The Lineage Performing Arts Center (LPAC) is a non-profit performing arts venue in Pasadena, California. This black-box theatre hosts a variety of events including dance and music performances, theatre productions, art exhibitions, fundraising events, film screenings, and private gatherings. LPAC is the home of the Lineage Dance Company.

== History ==
=== Lineage Dance Company ===
In 1999, Hilary Thomas, artistic director, presented Lineage's first benefit performance for Young and Healthy. Since then, Lineage has presented over 500 concerts and helped raise more than $150,000 for organizations such as the Global AIDS Interfaith Alliance, the Hope and Light Foundation, Habitat for Humanity, the Constance G. Zahorik Breast Center at Huntington Hospital, Five Acres, and many other health, educational, arts and social service agencies. In 2006, the board of directors formed and in 2007, Lineage was established as an independent 501(c)(3) organization. Lineage has been invited to perform at Dance Across the City Boston (which became the model for the Pasadena Dance Festival) and New York’s Joyce SoHo and has completed tours in California, Nevada and Montana. In 2006, Lineage produced Dancing through the Ages at the Pasadena Civic Auditorium with their first grant from City of Pasadena Arts & Culture I. In 2008, the Tournament of Roses Foundation funded "A Day of Dance" in partnership with Kidspace Museum and the Pasadena Arts & Culture Commission, City of Pasadena Cultural Affairs Division provided funding for the First Annual Pasadena Dance Festival. Lineage partnered with Pasadena Symphony for TEMPO!, a program in 13 Pasadena Unified School District elementary schools, and provided professional development for PUSD classroom teachers. After receiving training with Mark Morris Dance Group, Lineage launched its first community outreach class Dancing with Parkinson's.
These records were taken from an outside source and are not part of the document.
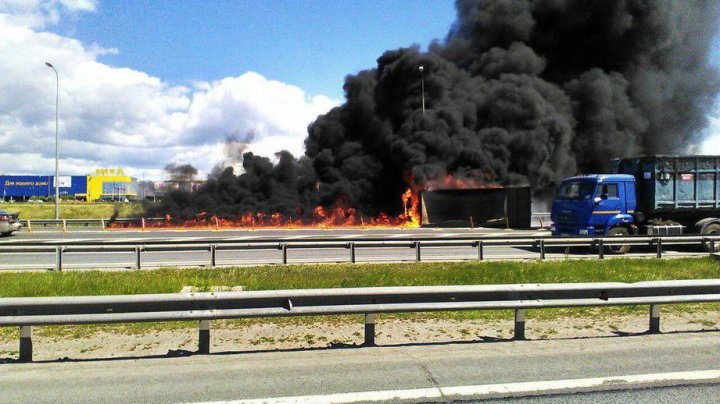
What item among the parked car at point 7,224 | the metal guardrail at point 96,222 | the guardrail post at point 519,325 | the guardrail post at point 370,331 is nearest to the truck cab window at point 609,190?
the metal guardrail at point 96,222

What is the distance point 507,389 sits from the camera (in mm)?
4965

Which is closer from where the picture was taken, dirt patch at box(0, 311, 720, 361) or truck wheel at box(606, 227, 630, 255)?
dirt patch at box(0, 311, 720, 361)

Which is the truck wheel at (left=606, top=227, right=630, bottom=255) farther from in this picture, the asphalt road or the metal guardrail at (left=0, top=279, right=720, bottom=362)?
the asphalt road

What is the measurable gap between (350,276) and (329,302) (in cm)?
562

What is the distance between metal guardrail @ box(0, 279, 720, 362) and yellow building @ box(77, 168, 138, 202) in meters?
80.0

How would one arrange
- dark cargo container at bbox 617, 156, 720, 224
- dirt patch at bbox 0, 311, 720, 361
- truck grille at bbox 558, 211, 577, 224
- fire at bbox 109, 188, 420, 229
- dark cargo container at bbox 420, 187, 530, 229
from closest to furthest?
dirt patch at bbox 0, 311, 720, 361 → truck grille at bbox 558, 211, 577, 224 → dark cargo container at bbox 617, 156, 720, 224 → dark cargo container at bbox 420, 187, 530, 229 → fire at bbox 109, 188, 420, 229

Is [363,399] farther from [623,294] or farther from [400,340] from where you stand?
[623,294]

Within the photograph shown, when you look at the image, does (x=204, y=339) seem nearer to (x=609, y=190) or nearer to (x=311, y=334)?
(x=311, y=334)

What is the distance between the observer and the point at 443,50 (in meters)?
53.3

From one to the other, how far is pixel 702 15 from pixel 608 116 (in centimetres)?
1690


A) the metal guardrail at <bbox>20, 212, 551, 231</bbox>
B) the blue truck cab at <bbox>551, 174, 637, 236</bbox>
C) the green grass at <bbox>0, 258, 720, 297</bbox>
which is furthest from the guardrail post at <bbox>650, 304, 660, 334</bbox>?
the metal guardrail at <bbox>20, 212, 551, 231</bbox>

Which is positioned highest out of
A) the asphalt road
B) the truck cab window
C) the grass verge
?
the truck cab window

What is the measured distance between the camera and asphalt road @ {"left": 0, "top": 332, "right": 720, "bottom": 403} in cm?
487

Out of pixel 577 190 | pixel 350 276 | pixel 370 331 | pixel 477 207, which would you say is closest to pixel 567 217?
pixel 577 190
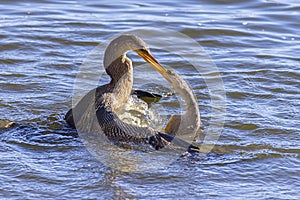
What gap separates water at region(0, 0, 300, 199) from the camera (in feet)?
19.2

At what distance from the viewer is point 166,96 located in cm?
816

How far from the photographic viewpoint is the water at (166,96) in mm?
5863

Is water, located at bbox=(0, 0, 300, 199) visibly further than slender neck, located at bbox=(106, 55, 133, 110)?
No

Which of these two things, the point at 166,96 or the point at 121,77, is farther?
the point at 166,96

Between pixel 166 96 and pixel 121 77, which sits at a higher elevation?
pixel 121 77

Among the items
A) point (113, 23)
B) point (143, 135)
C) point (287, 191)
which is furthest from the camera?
point (113, 23)

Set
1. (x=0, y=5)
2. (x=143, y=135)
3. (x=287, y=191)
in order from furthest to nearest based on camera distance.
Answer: (x=0, y=5)
(x=143, y=135)
(x=287, y=191)

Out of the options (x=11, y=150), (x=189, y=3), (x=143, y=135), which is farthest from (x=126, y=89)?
(x=189, y=3)

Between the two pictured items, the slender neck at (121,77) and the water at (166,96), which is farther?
the slender neck at (121,77)

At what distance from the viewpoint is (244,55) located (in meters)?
9.70

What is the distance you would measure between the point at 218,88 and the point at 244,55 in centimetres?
141

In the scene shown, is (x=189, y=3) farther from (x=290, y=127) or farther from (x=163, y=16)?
(x=290, y=127)

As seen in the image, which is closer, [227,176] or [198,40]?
[227,176]

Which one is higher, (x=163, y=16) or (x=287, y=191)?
(x=163, y=16)
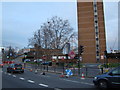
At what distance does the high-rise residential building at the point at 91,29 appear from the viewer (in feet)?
245

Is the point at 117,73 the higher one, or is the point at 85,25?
the point at 85,25

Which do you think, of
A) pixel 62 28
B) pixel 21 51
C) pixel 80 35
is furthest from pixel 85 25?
pixel 21 51

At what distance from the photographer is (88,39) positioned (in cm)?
7606

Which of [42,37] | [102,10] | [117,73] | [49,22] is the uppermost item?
[102,10]

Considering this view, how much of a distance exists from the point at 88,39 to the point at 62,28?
28.1 metres

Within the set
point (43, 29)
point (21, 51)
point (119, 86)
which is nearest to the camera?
point (119, 86)

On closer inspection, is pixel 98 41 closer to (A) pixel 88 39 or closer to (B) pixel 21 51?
(A) pixel 88 39

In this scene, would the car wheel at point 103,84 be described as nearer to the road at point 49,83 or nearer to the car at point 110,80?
the car at point 110,80

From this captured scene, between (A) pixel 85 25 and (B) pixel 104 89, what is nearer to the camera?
(B) pixel 104 89

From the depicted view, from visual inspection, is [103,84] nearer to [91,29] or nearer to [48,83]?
[48,83]

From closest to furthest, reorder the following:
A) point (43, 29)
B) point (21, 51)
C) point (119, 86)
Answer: point (119, 86) < point (43, 29) < point (21, 51)

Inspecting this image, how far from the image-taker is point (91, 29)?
7588 cm

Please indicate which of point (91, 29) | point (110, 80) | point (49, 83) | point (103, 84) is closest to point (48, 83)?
point (49, 83)

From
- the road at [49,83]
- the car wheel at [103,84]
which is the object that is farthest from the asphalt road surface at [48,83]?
the car wheel at [103,84]
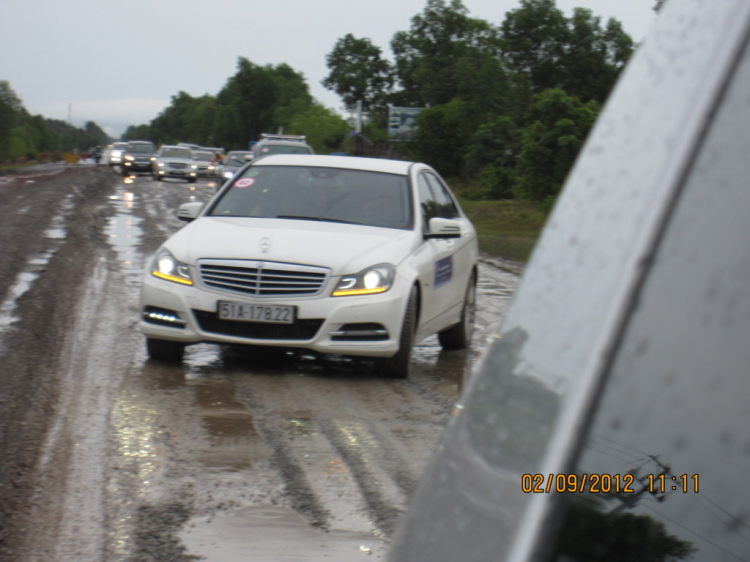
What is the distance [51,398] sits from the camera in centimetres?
561

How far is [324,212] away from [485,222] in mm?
16874

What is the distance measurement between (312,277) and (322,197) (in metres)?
1.29

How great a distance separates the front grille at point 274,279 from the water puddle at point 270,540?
2719 mm

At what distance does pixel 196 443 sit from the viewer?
4816mm

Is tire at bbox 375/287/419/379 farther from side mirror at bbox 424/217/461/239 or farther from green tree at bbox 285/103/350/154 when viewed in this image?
green tree at bbox 285/103/350/154

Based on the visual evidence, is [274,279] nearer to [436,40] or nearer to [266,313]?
[266,313]

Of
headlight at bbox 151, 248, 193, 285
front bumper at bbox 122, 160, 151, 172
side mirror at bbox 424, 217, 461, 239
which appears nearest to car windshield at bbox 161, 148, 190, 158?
front bumper at bbox 122, 160, 151, 172

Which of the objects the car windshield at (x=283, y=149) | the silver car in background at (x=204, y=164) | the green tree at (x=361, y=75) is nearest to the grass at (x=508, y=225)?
the car windshield at (x=283, y=149)

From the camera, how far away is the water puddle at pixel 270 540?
3414mm

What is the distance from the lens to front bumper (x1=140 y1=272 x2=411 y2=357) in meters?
6.40

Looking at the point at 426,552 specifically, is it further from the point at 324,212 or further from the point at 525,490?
the point at 324,212

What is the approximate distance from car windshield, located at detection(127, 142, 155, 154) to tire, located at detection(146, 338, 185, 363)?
4214 cm

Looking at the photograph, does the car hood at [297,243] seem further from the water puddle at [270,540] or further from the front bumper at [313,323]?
the water puddle at [270,540]

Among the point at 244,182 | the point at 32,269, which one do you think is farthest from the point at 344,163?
the point at 32,269
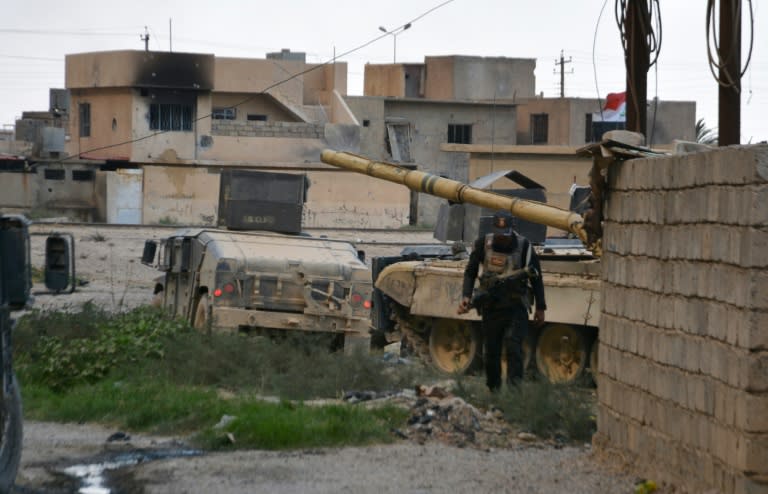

=== Lineage Performing Arts Center ===
As the Lineage Dance Company grew, the need for a location to call home increased. The doors to the Lineage Performing Arts Center (LPAC) opened on May 1, 2010. Since then, Lineage has been providing the community with a hub for the arts. A large range of arts performances have been held in this space, from magic shows to art gallery openings. In October 2014, the position of Executive Director was created to oversee staff and business operations. LPAC will continue to provide arts to Pasadena and its surrounding areas.